Why Salesforce is Losing Users to New CRM Startups

Why SalesForce is loosing customers

The importance of the relationship between a company and its customers cannot be overstated. Customer Relationship Management (CRM) has emerged as one of the most significant software sectors, because of its ability to help companies gauge (and engage) their customers and turn complex user behavior into simple metrics. And despite the fact that CRM software’s existence isn’t entirely new, the market is expected to reach more than $80 billion in revenues by 2025. That’s in part because of a new group of emerging successful startups taking on gaps left by CRM giants, such as Salesforce.

Salesforce has enjoyed a virtual monopoly in the space, accounting for about 20% of the global CRM market. Following last month’s $15.7 billion acquisition of Tableau Software, Salesforce appeared primed to continue to dominate the industry, bolstering the company’s new focus on data visualization and business intelligence to understand their users. Salesforce’s blockbuster acquisition though may be an admission that they are starting to feel the squeeze to its market share. Especially as these growing sales tech startups are solving the end-users major pain points that CRM providers have long ignored.
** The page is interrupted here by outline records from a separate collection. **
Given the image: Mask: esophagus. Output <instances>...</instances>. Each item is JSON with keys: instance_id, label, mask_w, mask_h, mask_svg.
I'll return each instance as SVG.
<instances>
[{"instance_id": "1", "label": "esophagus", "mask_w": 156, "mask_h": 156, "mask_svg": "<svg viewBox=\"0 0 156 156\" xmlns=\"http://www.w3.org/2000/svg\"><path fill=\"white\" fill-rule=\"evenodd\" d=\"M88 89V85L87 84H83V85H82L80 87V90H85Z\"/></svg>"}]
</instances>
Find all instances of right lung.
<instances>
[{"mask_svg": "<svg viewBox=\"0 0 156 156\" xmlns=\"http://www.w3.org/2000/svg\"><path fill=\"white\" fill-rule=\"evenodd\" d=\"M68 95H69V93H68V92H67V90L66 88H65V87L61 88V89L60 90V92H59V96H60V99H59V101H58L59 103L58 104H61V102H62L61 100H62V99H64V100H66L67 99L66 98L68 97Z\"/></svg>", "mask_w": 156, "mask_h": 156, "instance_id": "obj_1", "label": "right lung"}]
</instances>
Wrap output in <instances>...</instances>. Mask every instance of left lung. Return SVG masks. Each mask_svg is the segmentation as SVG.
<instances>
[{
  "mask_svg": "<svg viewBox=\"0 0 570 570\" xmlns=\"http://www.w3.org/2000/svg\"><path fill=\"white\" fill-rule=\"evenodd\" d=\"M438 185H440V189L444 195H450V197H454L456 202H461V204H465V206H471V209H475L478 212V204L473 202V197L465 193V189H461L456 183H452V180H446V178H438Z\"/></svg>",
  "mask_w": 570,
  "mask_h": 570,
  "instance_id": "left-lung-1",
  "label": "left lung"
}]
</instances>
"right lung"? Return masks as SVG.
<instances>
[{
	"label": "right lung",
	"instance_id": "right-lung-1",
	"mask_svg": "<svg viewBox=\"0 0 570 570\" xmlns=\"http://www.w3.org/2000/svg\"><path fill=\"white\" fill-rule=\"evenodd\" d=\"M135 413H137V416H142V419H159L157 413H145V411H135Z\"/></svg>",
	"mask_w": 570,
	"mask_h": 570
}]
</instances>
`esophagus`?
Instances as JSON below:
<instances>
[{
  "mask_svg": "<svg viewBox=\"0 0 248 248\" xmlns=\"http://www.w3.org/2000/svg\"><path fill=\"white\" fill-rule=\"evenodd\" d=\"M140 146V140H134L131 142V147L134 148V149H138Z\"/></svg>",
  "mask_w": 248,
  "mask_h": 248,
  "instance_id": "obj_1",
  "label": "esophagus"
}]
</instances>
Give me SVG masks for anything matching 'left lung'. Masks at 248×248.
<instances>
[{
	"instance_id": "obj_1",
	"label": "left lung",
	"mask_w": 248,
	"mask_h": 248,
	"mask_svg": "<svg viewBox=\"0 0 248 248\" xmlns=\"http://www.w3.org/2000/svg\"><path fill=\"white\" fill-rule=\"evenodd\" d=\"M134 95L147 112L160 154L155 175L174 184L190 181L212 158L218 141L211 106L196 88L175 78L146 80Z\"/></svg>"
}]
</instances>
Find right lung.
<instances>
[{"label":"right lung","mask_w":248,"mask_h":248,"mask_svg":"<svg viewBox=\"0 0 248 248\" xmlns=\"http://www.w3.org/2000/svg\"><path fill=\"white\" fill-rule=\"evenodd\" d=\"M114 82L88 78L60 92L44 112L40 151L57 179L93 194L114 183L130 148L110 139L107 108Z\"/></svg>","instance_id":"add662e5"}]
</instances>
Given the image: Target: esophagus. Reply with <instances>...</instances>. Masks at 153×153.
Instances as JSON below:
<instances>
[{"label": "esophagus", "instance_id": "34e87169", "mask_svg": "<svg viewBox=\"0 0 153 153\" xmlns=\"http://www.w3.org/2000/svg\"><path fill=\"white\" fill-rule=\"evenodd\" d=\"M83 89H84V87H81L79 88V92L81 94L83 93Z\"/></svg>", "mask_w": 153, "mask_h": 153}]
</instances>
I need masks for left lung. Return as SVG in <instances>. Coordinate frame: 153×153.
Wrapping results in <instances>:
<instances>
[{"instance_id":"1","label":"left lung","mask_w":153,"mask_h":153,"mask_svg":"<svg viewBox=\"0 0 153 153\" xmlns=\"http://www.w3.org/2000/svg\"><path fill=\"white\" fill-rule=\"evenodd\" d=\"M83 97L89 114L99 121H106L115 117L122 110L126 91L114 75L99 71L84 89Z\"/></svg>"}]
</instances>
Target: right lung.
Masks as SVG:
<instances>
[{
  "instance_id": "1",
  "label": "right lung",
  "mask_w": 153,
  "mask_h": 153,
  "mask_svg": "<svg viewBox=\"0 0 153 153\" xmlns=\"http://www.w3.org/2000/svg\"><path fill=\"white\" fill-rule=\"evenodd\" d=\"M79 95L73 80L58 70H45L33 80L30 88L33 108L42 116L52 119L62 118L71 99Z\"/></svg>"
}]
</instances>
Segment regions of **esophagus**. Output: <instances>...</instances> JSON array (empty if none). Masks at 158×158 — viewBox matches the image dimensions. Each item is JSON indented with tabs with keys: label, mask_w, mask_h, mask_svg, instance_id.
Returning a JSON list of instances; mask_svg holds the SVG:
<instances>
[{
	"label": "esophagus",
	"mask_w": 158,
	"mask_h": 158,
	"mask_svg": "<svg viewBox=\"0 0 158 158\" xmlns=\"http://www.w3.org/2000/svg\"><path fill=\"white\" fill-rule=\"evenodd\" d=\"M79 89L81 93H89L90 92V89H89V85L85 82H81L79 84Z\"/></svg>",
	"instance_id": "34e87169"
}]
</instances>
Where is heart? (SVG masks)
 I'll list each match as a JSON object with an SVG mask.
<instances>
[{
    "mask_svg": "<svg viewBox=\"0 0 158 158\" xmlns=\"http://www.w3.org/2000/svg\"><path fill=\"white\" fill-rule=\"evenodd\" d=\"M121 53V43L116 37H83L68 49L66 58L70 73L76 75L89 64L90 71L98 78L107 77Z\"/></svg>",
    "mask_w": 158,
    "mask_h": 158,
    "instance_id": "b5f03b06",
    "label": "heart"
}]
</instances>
Interestingly, Salesforce shares fell as much as 5 percent following the announcement, shedding light on the fact that the large CRM providers are, in fact, losing ground to alternative CRM startups.


The Problems

We are seeing this shift in the CRM market for three main reasons: CRMs fail to provide actionable data, they are designed for executives – not the end-user, and CRMs prices make them unattainable for the average business.


Inaccurate and Unactionable Data

While CRM data helps managers understand the who and what of their customers they are missing the most important piece – the why. Most sales managers have little idea why some of their salespeople are consistently hitting their quotas or why certain territories outperform others. CRMs are unable to answer these questions because they often are filled with stale and incomplete data. Most sales and marketing professionals will even admit that a fair portion of their CRM data is stale. To solve these problems, CRMs need to be layered with actionable data, such as specific notes about key accounts or geospatial information.


Not Designed for The End Users

On top of stale data, many CRMs also contain inaccurate or incomplete data due to low CRM adoption. CRM usage rate remains notoriously low across industries, in fact, less than 37% of reps actually use their company’s CRM. Field sales reps, in particular, have extremely low adoption rates because CRM platforms are not designed for the workflow of a mobile-first representative.


Hidden Pricing Adding Up

Pricing is becoming an increasingly competitive issue. While CRMs may not appear too expensive upfront, they often charge more hidden additional fees. For example, at first glance, it appears that the basic CRM package costs just five dollars to use. However, companies looking to have more than five users will need to fork out at least seventy-five dollars monthly per user. Since 91% of companies with more than 11 employees now use CRM software, the fact is, nearly all companies are paying a hefty sum for subpar CRM capabilities.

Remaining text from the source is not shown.